Роман, каких тысячи Глава10

               



    Что  он  знал  определенно,  так  это  то,  что  никого  и  никогда  в  жизни  он  так  не  любил…  С  ней  он  забыл  ту,  что   болезненно  терзала  его  память  на  протяжении  многих  лет,   ту  «единственную», как он  тогда  считал,  но  которая  не  могла  ему  принадлежать  по  причине  своего  замужества  и  материнства  и  невозможность  быть  с  ней   расценивалась  им,  как  катастрофа  всей  его  жизни.  Оказалось,  что  все  прежнее  было  слишком  эгоистичным, слишком  воображаемым, неразвитым  чувством,  потому  что  сам  он  был  слаб  и  неразвит. Он  никогда  не  ощущал равную взаимность, востребованность  своей  любви. Н.  была  ни  на  кого  не  похожа  и  поэтому  весь  его  прошлый  опыт  не  имел  никакого  значения,  и  сейчас опыт  этот  смыло  начисто  и  удивительно  легко,  не  оставив  никакого  сожаления  о  прошлом  счастье,  которое  -  он  помнил  -  было.  Он  больше  ничего  не  берег  и  не  холил  в  своих  воспоминаниях. 

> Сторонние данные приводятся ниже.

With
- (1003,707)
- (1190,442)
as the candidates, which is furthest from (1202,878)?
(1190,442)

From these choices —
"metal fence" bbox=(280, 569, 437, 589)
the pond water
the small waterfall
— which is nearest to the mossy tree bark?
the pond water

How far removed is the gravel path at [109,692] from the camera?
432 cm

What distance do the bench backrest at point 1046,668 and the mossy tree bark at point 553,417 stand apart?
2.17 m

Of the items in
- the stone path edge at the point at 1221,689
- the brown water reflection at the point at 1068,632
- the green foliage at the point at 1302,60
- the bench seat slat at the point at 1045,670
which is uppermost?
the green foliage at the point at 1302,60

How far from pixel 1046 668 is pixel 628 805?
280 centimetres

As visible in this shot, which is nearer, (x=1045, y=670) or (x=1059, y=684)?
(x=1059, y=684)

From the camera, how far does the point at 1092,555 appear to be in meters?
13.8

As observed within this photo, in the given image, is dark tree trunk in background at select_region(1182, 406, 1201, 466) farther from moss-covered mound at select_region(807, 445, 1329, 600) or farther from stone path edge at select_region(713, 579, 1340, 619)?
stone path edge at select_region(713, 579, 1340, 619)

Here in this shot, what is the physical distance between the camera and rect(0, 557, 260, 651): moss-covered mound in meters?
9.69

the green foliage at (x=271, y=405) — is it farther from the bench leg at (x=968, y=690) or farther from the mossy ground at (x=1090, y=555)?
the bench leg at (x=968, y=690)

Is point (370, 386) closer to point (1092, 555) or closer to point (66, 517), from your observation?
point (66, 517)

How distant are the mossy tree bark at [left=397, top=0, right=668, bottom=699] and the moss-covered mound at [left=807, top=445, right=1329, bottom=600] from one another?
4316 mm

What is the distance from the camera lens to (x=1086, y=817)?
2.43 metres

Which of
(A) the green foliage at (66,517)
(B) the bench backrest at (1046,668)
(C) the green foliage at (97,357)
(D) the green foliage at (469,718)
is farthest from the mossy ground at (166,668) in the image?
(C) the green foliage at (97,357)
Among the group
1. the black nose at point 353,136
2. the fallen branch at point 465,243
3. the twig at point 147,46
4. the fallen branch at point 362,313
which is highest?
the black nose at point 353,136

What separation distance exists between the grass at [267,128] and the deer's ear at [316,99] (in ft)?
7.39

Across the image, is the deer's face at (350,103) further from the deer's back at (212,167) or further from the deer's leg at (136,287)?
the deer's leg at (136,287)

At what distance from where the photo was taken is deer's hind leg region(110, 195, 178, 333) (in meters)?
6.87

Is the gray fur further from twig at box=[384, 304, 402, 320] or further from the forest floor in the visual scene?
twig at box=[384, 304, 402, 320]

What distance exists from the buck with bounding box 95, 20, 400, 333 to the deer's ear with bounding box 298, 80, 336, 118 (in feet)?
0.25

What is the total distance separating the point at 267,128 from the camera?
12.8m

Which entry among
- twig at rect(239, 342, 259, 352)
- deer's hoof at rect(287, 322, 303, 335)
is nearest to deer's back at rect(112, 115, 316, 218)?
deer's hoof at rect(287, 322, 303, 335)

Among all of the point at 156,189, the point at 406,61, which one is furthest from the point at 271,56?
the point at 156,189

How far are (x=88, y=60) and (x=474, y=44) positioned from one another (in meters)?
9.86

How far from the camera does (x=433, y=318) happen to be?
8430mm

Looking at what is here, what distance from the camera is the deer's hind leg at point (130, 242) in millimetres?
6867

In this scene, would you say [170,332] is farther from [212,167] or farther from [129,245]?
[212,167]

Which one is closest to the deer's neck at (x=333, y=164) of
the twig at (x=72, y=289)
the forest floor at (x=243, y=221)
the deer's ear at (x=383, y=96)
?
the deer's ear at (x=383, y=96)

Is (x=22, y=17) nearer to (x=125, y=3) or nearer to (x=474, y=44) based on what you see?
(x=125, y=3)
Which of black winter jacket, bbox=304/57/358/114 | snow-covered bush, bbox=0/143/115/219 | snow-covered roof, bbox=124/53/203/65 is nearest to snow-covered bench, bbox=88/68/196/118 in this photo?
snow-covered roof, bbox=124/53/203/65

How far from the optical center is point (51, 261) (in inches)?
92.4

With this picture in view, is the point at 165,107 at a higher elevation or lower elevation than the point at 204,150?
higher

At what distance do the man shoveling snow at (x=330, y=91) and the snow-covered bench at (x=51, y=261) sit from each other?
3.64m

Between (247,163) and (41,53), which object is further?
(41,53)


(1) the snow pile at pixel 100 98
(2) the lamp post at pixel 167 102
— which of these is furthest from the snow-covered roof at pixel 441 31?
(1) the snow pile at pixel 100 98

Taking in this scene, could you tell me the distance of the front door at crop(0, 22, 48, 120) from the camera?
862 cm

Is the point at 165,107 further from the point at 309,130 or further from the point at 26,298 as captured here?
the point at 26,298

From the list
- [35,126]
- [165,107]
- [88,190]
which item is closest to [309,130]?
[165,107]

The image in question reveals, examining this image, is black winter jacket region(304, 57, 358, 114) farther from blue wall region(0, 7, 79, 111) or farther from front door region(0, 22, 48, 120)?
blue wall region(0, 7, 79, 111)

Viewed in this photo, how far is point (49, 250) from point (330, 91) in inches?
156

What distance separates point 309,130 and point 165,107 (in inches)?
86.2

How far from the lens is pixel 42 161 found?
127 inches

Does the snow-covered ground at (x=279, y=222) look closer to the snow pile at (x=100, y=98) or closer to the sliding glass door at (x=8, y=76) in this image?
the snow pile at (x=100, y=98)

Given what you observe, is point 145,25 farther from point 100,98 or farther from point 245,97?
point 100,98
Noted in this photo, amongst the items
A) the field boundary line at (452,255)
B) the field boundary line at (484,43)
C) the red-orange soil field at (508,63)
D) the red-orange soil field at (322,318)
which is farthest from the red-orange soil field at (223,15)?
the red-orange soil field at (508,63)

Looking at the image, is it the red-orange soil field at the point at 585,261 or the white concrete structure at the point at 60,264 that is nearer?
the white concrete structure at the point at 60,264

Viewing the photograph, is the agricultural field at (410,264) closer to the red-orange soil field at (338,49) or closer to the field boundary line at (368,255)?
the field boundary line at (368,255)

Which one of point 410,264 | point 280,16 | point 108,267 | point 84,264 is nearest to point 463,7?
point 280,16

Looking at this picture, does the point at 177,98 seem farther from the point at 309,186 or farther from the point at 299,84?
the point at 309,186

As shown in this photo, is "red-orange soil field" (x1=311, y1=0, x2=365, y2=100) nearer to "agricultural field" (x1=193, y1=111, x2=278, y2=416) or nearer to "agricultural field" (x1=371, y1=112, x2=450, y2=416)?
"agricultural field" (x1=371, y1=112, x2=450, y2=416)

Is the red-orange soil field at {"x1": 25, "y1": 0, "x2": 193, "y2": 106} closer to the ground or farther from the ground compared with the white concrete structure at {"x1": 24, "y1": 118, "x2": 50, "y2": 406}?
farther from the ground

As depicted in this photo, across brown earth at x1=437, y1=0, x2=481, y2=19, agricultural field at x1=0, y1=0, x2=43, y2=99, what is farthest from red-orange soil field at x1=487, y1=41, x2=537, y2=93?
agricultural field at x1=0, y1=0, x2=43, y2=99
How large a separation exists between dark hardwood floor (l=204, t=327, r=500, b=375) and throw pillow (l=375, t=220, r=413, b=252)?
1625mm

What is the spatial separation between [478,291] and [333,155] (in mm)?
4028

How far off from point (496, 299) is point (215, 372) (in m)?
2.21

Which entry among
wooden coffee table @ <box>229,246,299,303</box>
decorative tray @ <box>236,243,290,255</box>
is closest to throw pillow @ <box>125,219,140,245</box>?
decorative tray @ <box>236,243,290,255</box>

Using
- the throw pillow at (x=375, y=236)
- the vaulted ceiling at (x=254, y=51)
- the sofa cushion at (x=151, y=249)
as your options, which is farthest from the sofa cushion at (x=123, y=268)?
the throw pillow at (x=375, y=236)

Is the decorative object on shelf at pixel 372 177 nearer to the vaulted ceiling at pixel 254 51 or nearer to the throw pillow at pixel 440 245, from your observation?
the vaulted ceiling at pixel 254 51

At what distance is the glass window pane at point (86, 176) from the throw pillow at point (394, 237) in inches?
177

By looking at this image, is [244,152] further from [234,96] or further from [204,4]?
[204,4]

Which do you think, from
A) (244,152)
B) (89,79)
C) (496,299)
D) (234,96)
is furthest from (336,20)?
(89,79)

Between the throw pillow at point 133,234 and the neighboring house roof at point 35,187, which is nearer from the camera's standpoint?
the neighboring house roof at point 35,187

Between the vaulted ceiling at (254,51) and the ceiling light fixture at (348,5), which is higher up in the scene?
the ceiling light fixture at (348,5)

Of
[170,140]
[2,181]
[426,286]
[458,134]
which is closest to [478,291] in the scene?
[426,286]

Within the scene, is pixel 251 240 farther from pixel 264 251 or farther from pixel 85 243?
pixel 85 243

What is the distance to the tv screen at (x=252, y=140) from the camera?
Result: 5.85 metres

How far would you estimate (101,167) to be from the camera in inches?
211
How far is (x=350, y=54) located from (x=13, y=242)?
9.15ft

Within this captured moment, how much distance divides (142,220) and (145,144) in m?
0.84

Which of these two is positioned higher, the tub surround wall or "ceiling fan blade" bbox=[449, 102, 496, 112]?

    В  то  же   время  он  понимал,  что  он  отнюдь  не  «tabula  rasa»,  на  которой  можно  все  писать  заново. Шесть  лет  назад  он  женился. Не  случайно,  не  очертя  голову. Не  только  потому,  что  надо  было  спасться  от  краха  пережитой  неразделенной  любви, грозившей  обернуться  крахом  его  жизни  вообще. К  тому  времени  он  уже  стал  успокаиваться,  но  хотел  еще  большего  -   необратимого  покоя,   своего  дома,  своей  семьи,  хотел  ребенка. Он  чувствовал,  что  для  него  настала  пора  исполнить  предписанный  свыше,  разумный  мужской  долг,  от  которого  нельзя  быть  свободным,  и  дальше  тянуть  с  этим  он  не  мог. Случайно  возникшая  связь  на  вечеринке  в  честь  шестидесятилетнего  юбилея  кафедры  оказалась  как  нельзя  кстати  в  этом  смысле,  тем  более,  что  скоро  переросла  в  искреннюю  сердечную  привязанность  и  новые  радости  бытия  вскоре  захватили  его  целиком,  почти  целиком.  Рождение  Даши  укрепило  его  в  правильности  выбора нормального  счастья. «Вот  женщина,  которую  он  будет  любить  всегда»  - подумал  он,  впервые  взяв новороденную  дочь  на  руки  в  вестибюле  родильного  дома  на  Фурштадской.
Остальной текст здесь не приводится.